In Maine, they are interconnected with and subservient to the forces of the ocean. With only the open Atlantic Ocean between Wheaton Island and Portugal, storms can be sudden and severe. Through daily meditation and observation of nature, Eby aims to tap into the energy found in living things, free of ideology and material connection. She feels a particular kinship with songbirds and their instinctive migrations, as they exist wholly outside of the politics and power that cause so much anger and suffering in the world. This perennial shift in habitat provides a contrast that allows Eby to continually observe and reevaluate her relationship to community and environment, and the relationship of society with nature as a whole.

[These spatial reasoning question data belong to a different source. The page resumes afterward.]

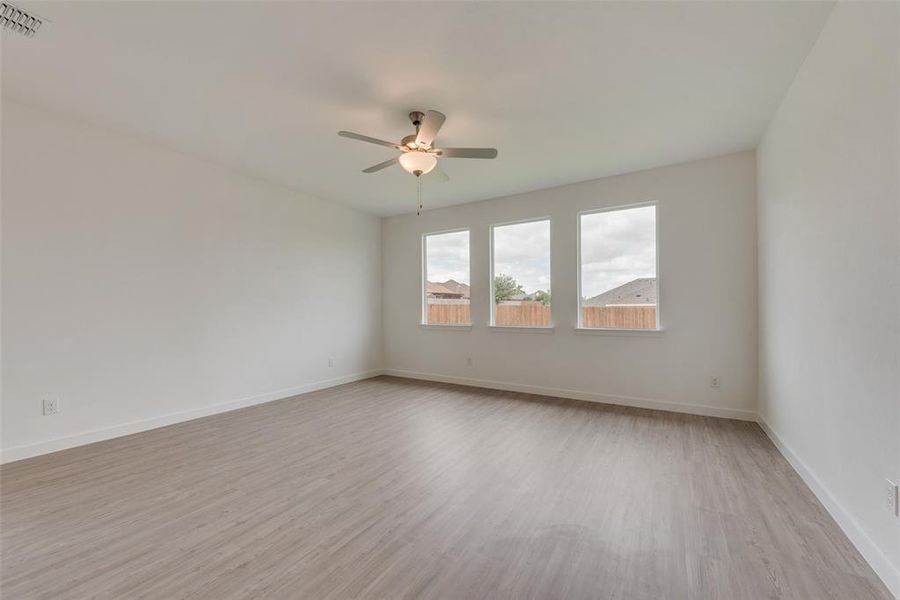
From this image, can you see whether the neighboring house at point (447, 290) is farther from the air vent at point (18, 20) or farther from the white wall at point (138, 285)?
the air vent at point (18, 20)

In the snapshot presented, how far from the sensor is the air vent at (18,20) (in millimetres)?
1944

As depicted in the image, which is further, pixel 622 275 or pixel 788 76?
pixel 622 275

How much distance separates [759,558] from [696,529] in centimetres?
27

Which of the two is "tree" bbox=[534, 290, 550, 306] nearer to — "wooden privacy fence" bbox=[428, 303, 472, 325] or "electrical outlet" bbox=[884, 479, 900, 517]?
"wooden privacy fence" bbox=[428, 303, 472, 325]

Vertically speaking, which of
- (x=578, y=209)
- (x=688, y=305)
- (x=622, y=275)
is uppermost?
(x=578, y=209)

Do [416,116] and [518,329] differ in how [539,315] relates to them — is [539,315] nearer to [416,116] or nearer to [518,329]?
[518,329]

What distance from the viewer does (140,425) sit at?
348 centimetres

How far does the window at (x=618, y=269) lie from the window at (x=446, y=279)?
1.73 m

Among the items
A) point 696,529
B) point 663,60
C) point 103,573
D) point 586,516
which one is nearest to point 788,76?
point 663,60

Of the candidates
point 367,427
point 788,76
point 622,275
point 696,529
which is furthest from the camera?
point 622,275

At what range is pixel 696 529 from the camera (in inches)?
76.9

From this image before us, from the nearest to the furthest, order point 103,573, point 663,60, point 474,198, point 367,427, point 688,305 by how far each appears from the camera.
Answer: point 103,573 → point 663,60 → point 367,427 → point 688,305 → point 474,198

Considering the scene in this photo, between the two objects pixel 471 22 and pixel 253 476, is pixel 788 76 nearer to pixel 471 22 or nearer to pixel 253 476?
pixel 471 22

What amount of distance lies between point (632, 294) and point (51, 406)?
5579 mm
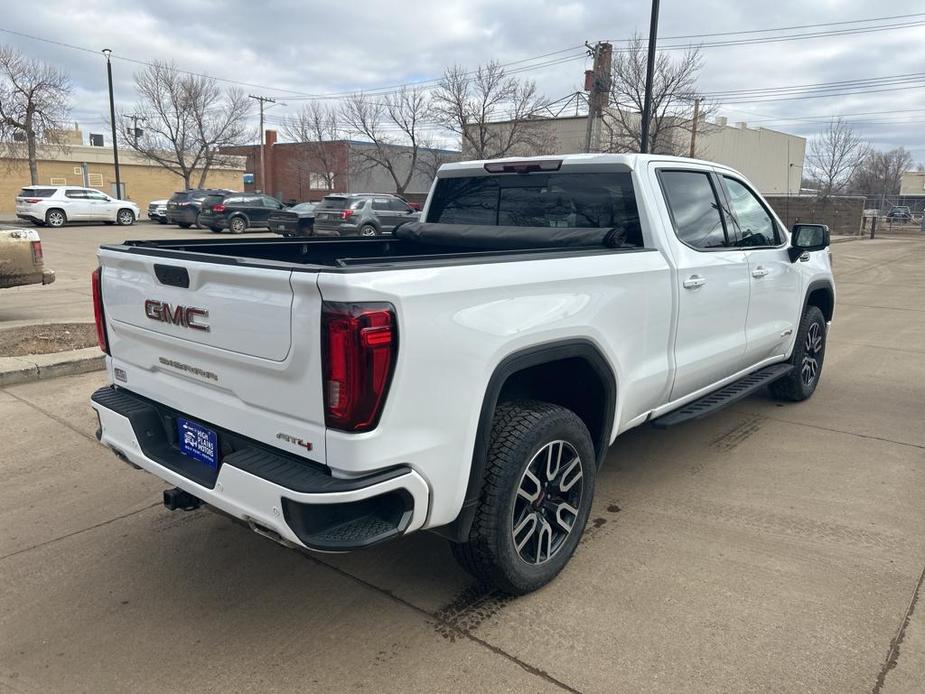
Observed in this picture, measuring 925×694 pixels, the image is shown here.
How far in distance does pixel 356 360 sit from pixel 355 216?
778 inches

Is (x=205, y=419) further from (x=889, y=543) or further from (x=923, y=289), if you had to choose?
(x=923, y=289)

Eby’s practice is guided by the idea that the health of our environment is a mirror to the health of our collective conscience. Weather patterns are often devastating in their extremity, echoing the divisiveness and restlessness in politics and ideology. In many ways, human life has fallen out of harmony with the earth’s rhythms, a fact Eby recognizes but does not decry. “Every living thing has a frequency. We can choose to craft our frequency through thought and action.” This optimism is evident in the warm, otherworldly glow found throughout her body of work, even amidst turbulent or tumultuous scenes. At a time when it is easy to assume the worst in the world, Eby reminds us that harmony can be sought and achieved.
-Maggie Downing
Eby works in the alchemical and ancient medium of encaustic. She heats and layers pigmented beeswax and resin in a practice inspired by classical antiquity, Asian landscape painting, and her own musical training. Through this seductive layering process, the passage of time is visible. Compositional depth is created as forms play on the surface and recede into obscurity. The patterns and forms Eby depicts are familiar—flowers, birds in flight, crashing waves. Her meditative practice distills these to create spaces that speak to the infinite and timeless.
The rhythms Eby finds in nature are echoed in her own seasonal migration with her husband, Bo Bartlett, between Wheaton Island, Maine and Columbus, Georgia. In Georgia, they are deeply connected with their community through their work with the Bo Bartlett Center at Columbus State University. Away from mountains and ocean, Eby explores the richness of the light, and settles into the gentle and languid way of Southern life. Yet, she remains keenly aware of the edges defined by the friction and cultural tension of competing beliefs related to race, religion, class, and education.
In Maine, they are interconnected with and subservient to the forces of the ocean. With only the open Atlantic Ocean between Wheaton Island and Portugal, storms can be sudden and severe. Through daily meditation and observation of nature, Eby aims to tap into the energy found in living things, free of ideology and material connection. She feels a particular kinship with songbirds and their instinctive migrations, as they exist wholly outside of the politics and power that cause so much anger and suffering in the world. This perennial shift in habitat provides a contrast that allows Eby to continually observe and reevaluate her relationship to community and environment, and the relationship of society with nature as a whole.
Eby’s practice is guided by the idea that the health of our environment is a mirror to the health of our collective conscience. Weather patterns are often devastating in their extremity, echoing the divisiveness and restlessness in politics and ideology. In many ways, human life has fallen out of harmony with the earth’s rhythms, a fact Eby recognizes but does not decry. “Every living thing has a frequency. We can choose to craft our frequency through thought and action.” This optimism is evident in the warm, otherworldly glow found throughout her body of work, even amidst turbulent or tumultuous scenes. At a time when it is easy to assume the worst in the world, Eby reminds us that harmony can be sought and achieved.